Pharmacokinetics, pharmacodynamics and safety of QGE031 (ligelizumab), a novel high-affinity anti-IgE antibody, in atopic subjects

Using a monoclonal antibody with greater affinity for IgE than omalizumab, we examined whether more complete suppression of IgE provided greater pharmacodynamic effects, including suppression of skin prick responses to allergen.

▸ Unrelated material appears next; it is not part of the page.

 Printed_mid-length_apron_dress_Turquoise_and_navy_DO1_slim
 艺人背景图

Preclinical assessments and two randomized, placebo-controlled, double-blind clinical trials were conducted in atopic subjects. The first trial administered single doses of QGE031 (0.1-10 mg/kg) or placebo intravenously, while the second trial administered two to four doses of QGE031 (0.2- 4 mg/kg) or placebo subcutaneously at 2-week intervals. Both trials included an open-label omalizumab arm.

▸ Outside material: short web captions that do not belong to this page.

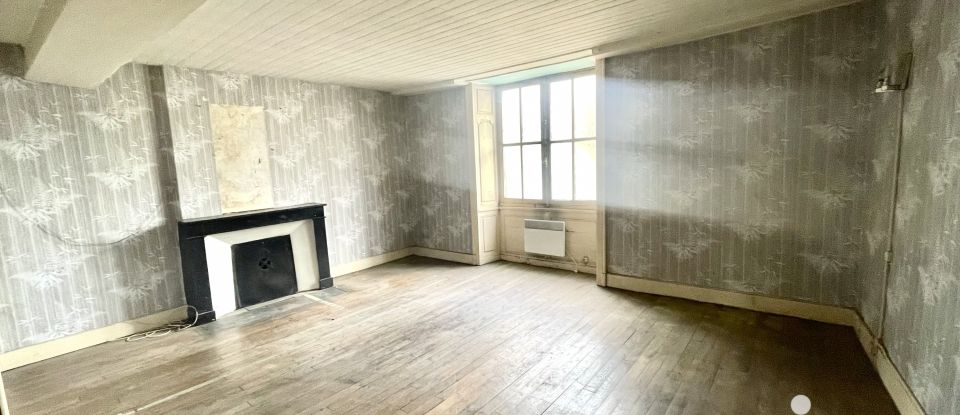 Town house 3 rooms of 95 m² in Langres (52200)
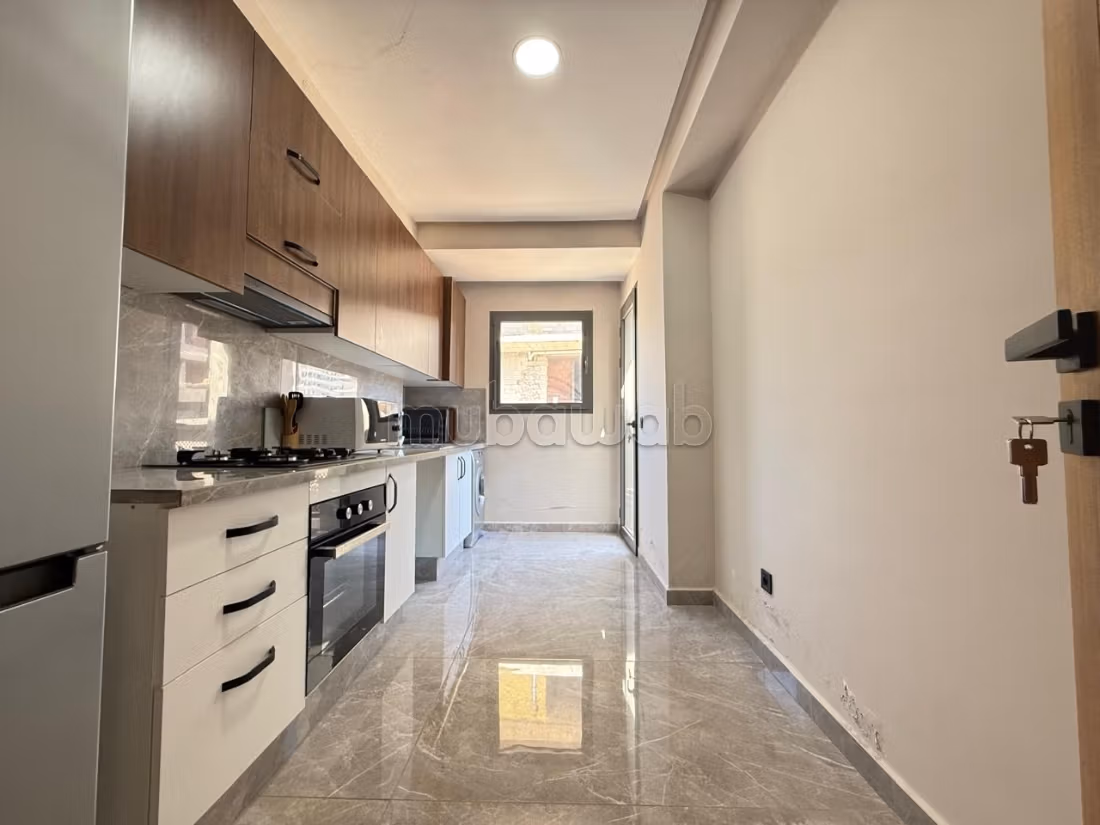 Appartement 90 m² à Casablanca Finance City — 9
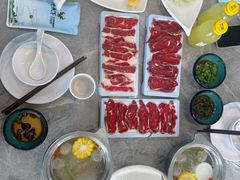-牛天下·牛肉·海鲜·打边炉·融合菜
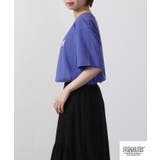 スヌーピー 半袖 Tシャツ PEANUTS | CharaBasket | 詳細画像2 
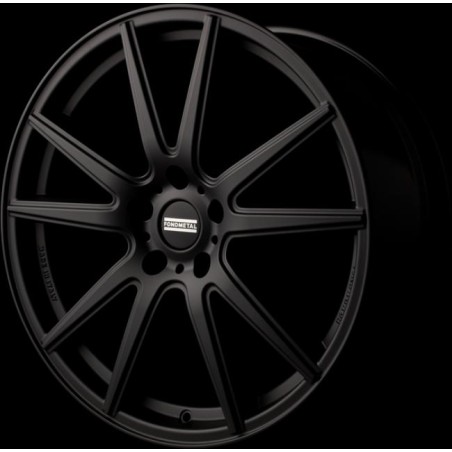 Llanta FONDMETAL STC-10 5X130 19x9.50 ET45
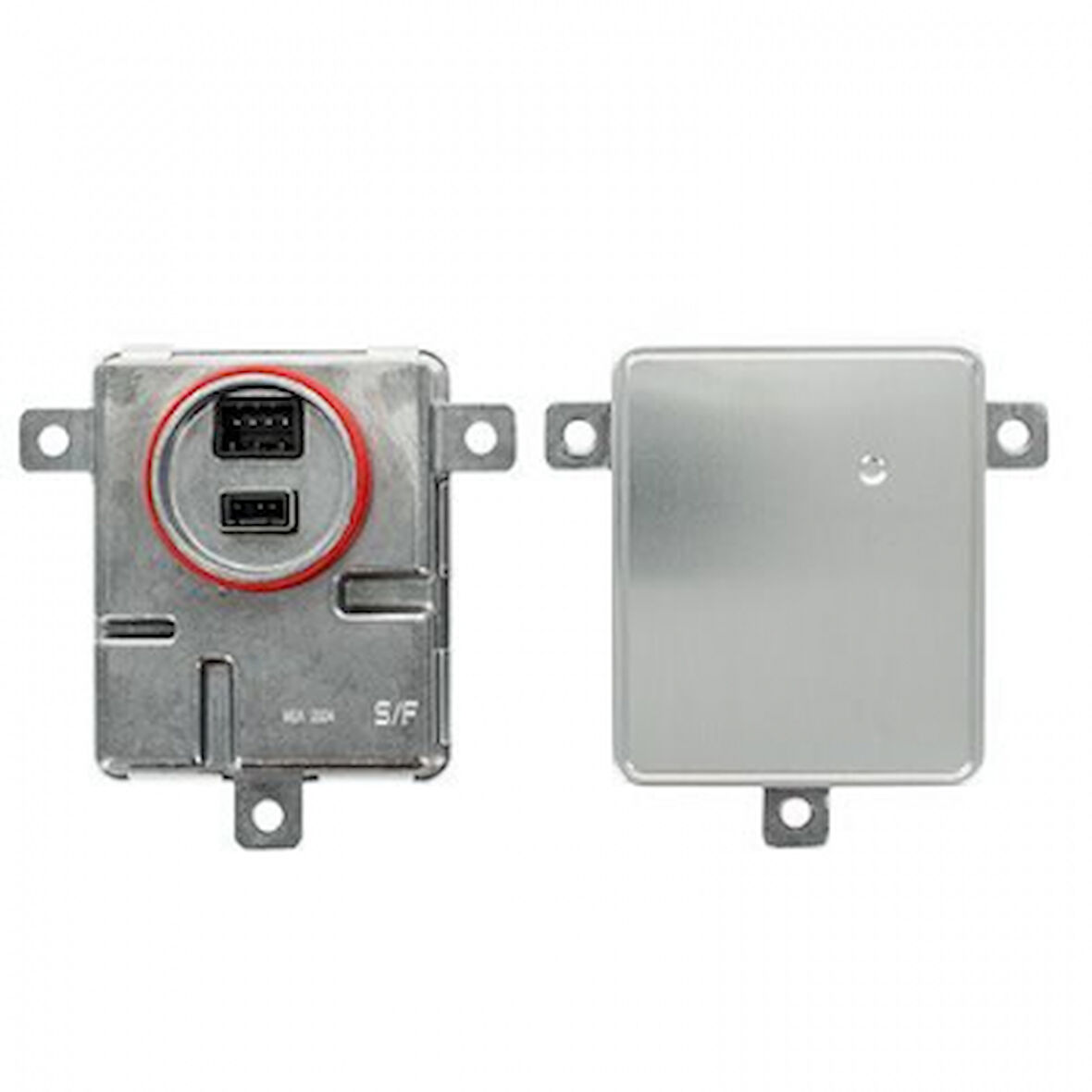 Vag Far Kontrol Unıtesi Gaz Desarjlı Xenon Caddy CC Golf VII Jetta Polo Scirocco Sharan Touran Tiguan T6 - Hella 5dv009935-031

To explore the pharmacokinetics, pharmacodynamics and safety of QGE031 (ligelizumab), a novel high-affinity humanized monoclonal IgG1κ anti-IgE.

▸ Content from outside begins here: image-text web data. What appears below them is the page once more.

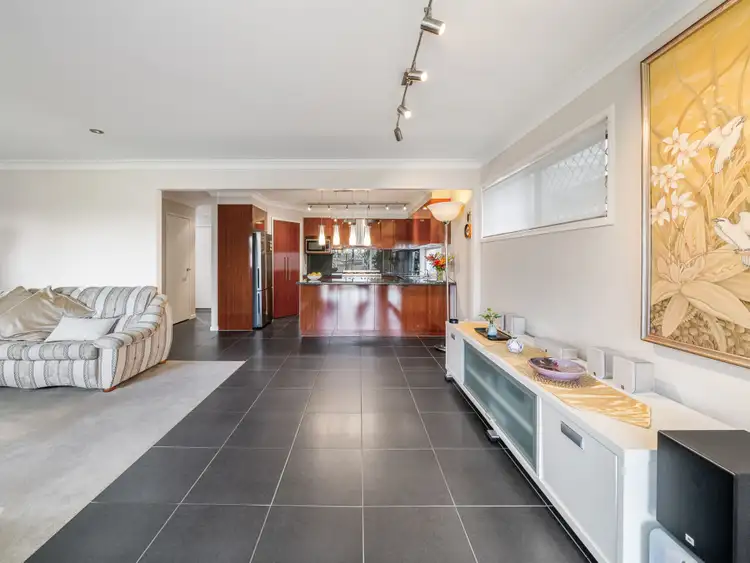 Fourth view of Homely house listing, 20 Stella Place, Carseldine QLD 4034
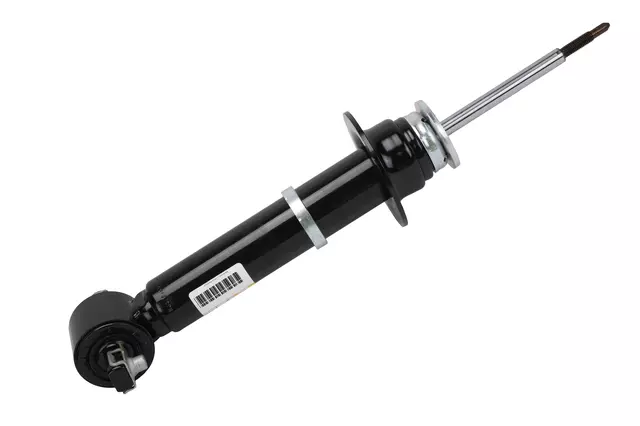 20955514 - Suspension: Suspension Shock Absorber for Cadillac: Escalade, Escalade ESV, Escalade EXT | Chevrolet: Avalanche, Silverado 1500, Suburban 1500, Tahoe | GMC: Sierra 1500, Yukon, Yukon XL 1500 Image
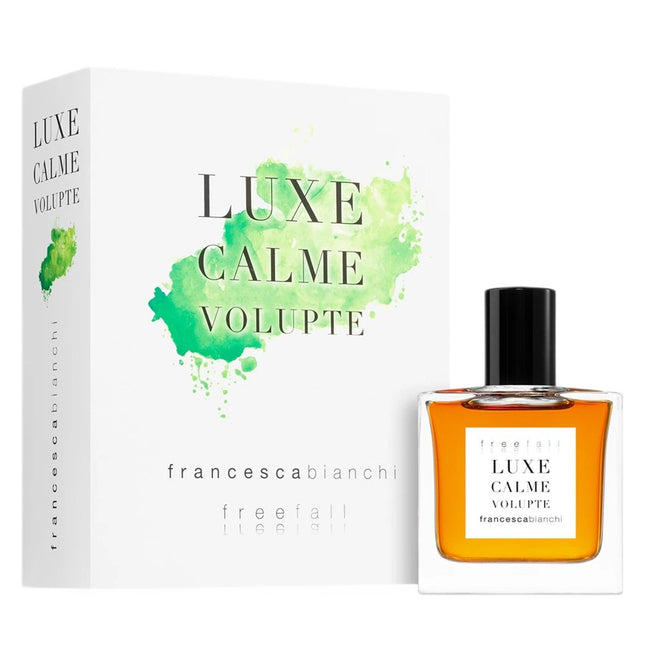 Francesca Bianchi Luxe Calme Volupte ekstrakt perfum spray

Sixty of 73 (82%) and 96 of 110 (87%) subjects completed the intravenous and subcutaneous studies, respectively. Exposure to QGE031 and its half-life depended on the QGE031 dose and serum IgE level. QGE031 had a biexponential pharmacokinetic profile after intravenous administration and a terminal half-life of approximately 20 days. QGE031 demonstrated dose- and time-dependent suppression of free IgE, basophil FcεRI and basophil surface IgE superior in extent (free IgE and surface IgE) and duration to omalizumab. At Day 85, 6 weeks after the last dose, skin prick wheal responses to allergen were suppressed by > 95% and 41% in subjects treated subcutaneously with QGE031 (2 mg/kg) or omalizumab, respectively (P < 0.001). Urticaria was observed in QGE031- and placebo-treated subjects and was accompanied by systemic symptoms in one subject treated with 10 mg/kg intravenous QGE031. There were no serious adverse events.